Their mother superior is Sister Maria Hanna, who fled with dozens of her sisters from their convent in Quaraqosh when ISIS swept through northern Iraq in August of 2014. They settled in Erbil, some 50 miles away, to begin serving others in the same boat:
Throughout this trauma, a backbone of support for the displaced Christians has been the Dominican Sisters of St. Catherine of Siena, some 73 of whom were also exiled from their convents across the plain. Led by Sister Maria Hanna, mother superior, the community initially administered to the displaced from their convent in Ainkawa. As families were moved from Ainkawa to Kasnazan, it became clear a second, satellite convent was required.
“We want to be with the people — to serve the people in the moment,” says Sister Maria. “If they move someplace else, we move with them.”
...The leitmotif evident across all the communities of displaced Christians living in towns across Iraqi Kurdistan is resilience. From the seemingly hopeless ashes of shock and despair of last autumn, green shoots of hope sprout. From Erbil to Dohuk to Suleimaniyah, the Christians, frequently marginalized from public services by the Kurdish authorities, are building their own structures of support and care. The Dominican Sisters of St. Catherine of Siena have been crucial to the slow but steady emergence of this infrastructure from the chaos of displacement.
Within weeks of their exile, Sister Maria Hanna and her community realized children needed special help in this crucial time.
“Children in the displaced families are the real victims,” she says. “They are really crushed by the situation. Entire families had to suddenly all live together in one room or tent and the children were not allowed to speak, to express fear or frustration. They couldn’t play. They couldn’t shout. Often they had to bear witness to domestic problems caused by the displacement.”
Responding to this need, the Dominican Sisters established a kindergarten and an orphanage in Ainkawa, filling in for institutions abandoned back home. These efforts have eased the burden on families — especially the children themselves, starving to learn and play.

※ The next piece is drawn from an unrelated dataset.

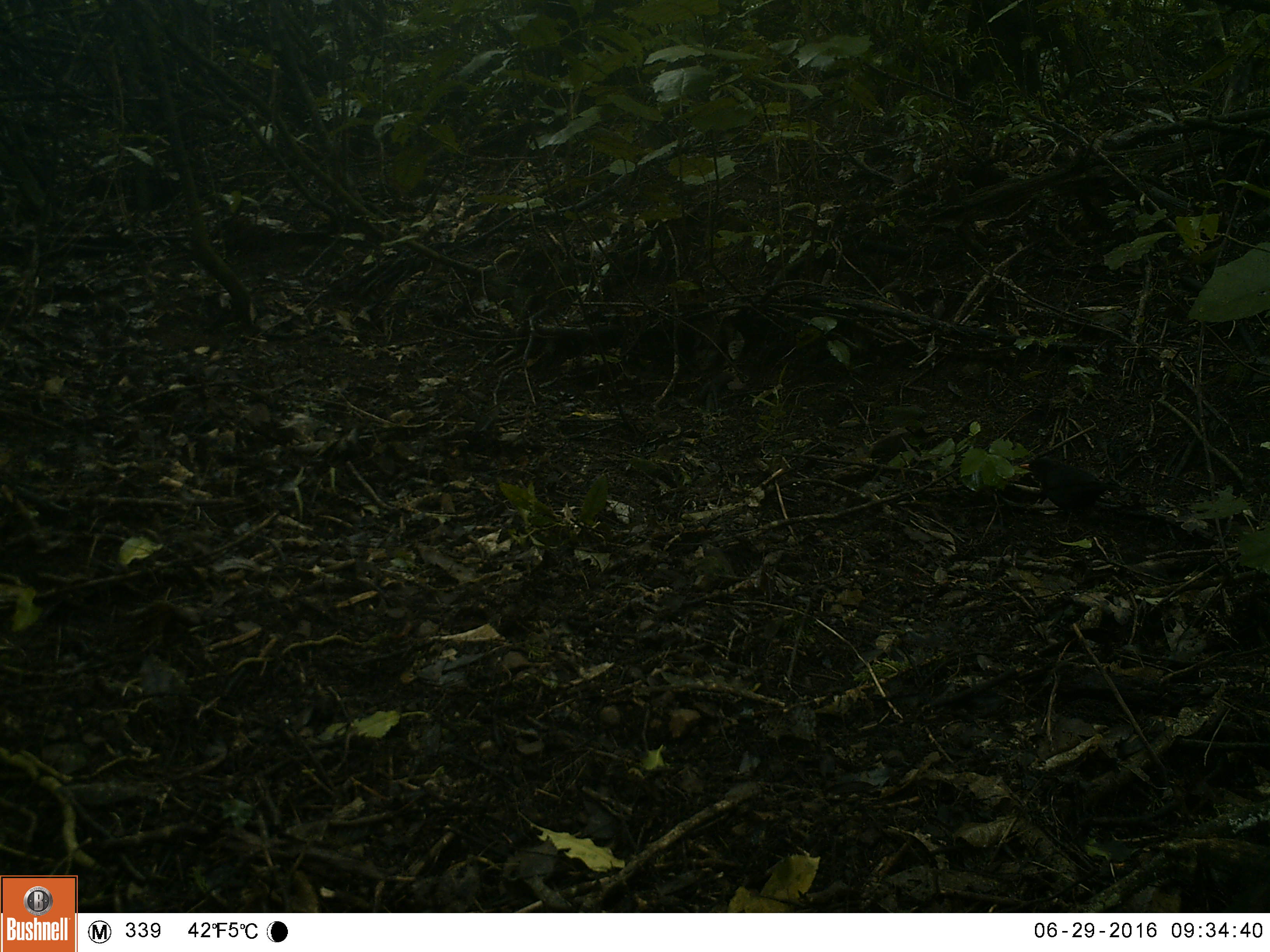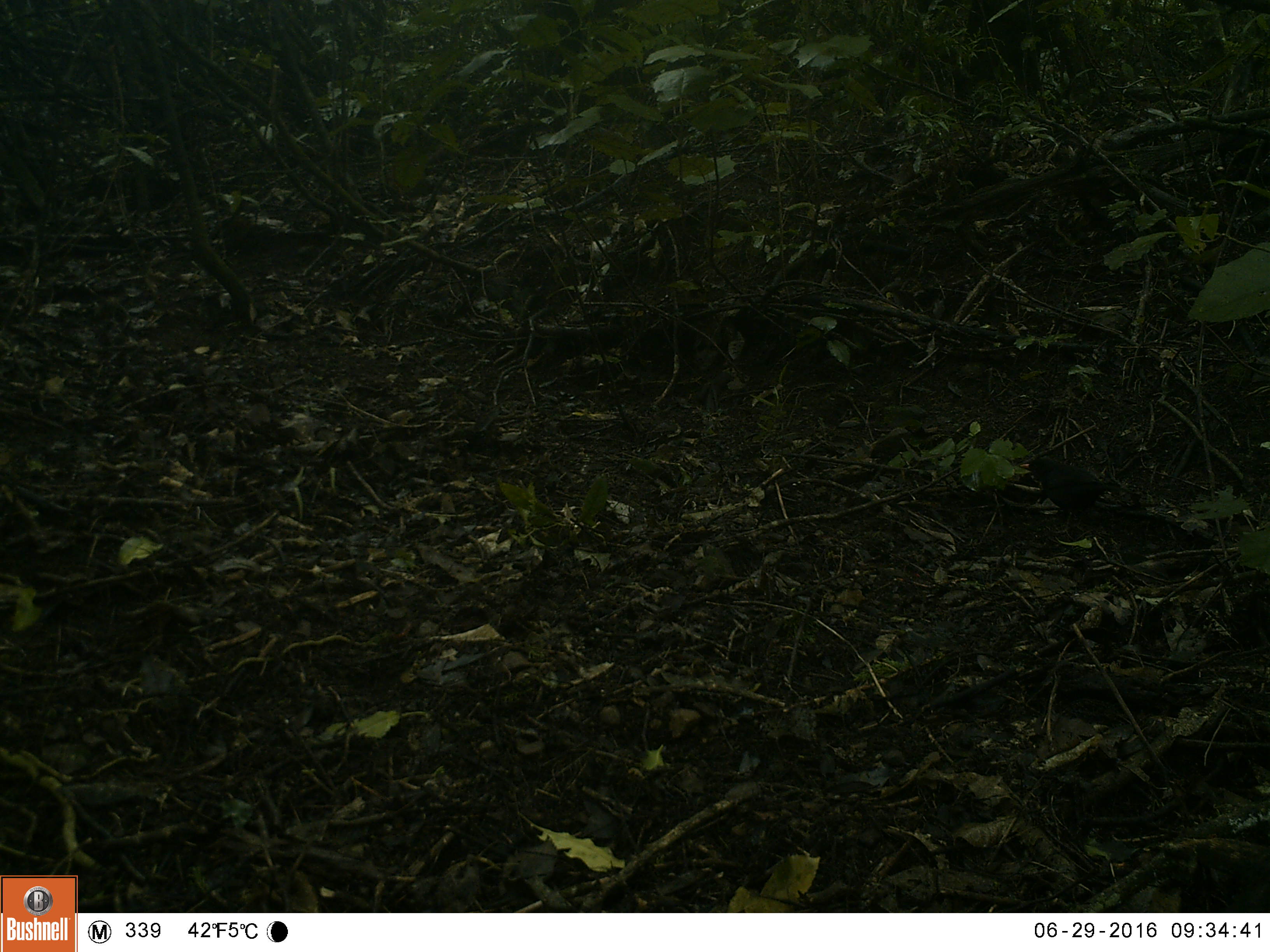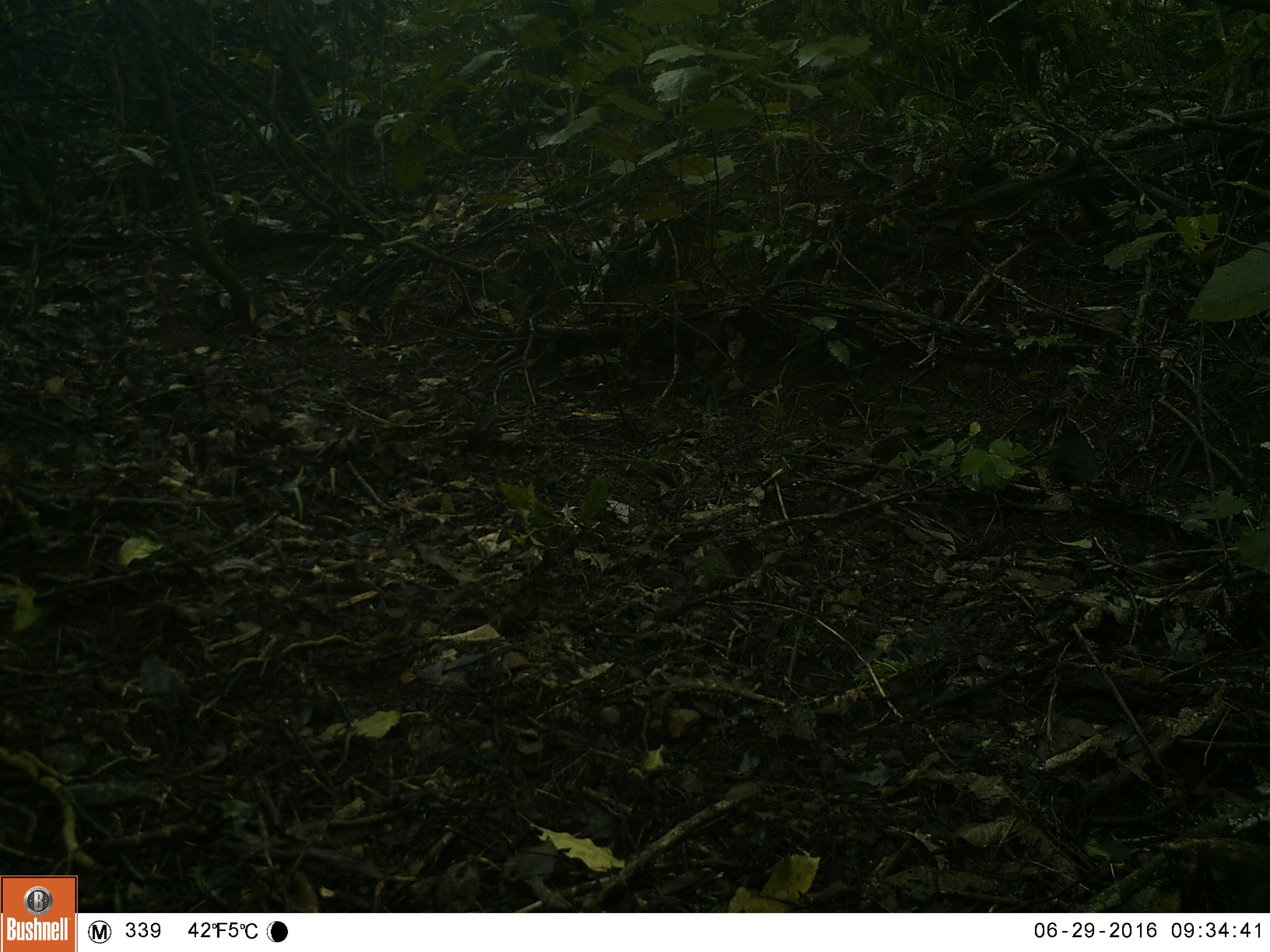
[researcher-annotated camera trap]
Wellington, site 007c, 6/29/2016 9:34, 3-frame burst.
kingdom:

“One of the boys was so excited to be going to kindergarten that, the night before the first day back, he slept the whole night with his backpack on,” Sister Maria Hanna says. “He did not want anything to come between him and his learning!”
In 2014, CNEWA’s Michael La Civita hailed her as one of the Catholics of the Year in Our Sunday Visitor:
Sister Maria Hanna has served during a tumultuous moment in Iraqi history. Her term has coincided with a decade-long ordeal that has included invasion, war, sectarian strife and persecution. Sister Maria Hanna has made a difference. She has mobilized her own exiled community, organizing volunteer relief committees and working with partners, such as Catholic Near East Welfare Association, to assess the needs of the displaced, assist those with special needs, counsel those in shock and treat those who are ill.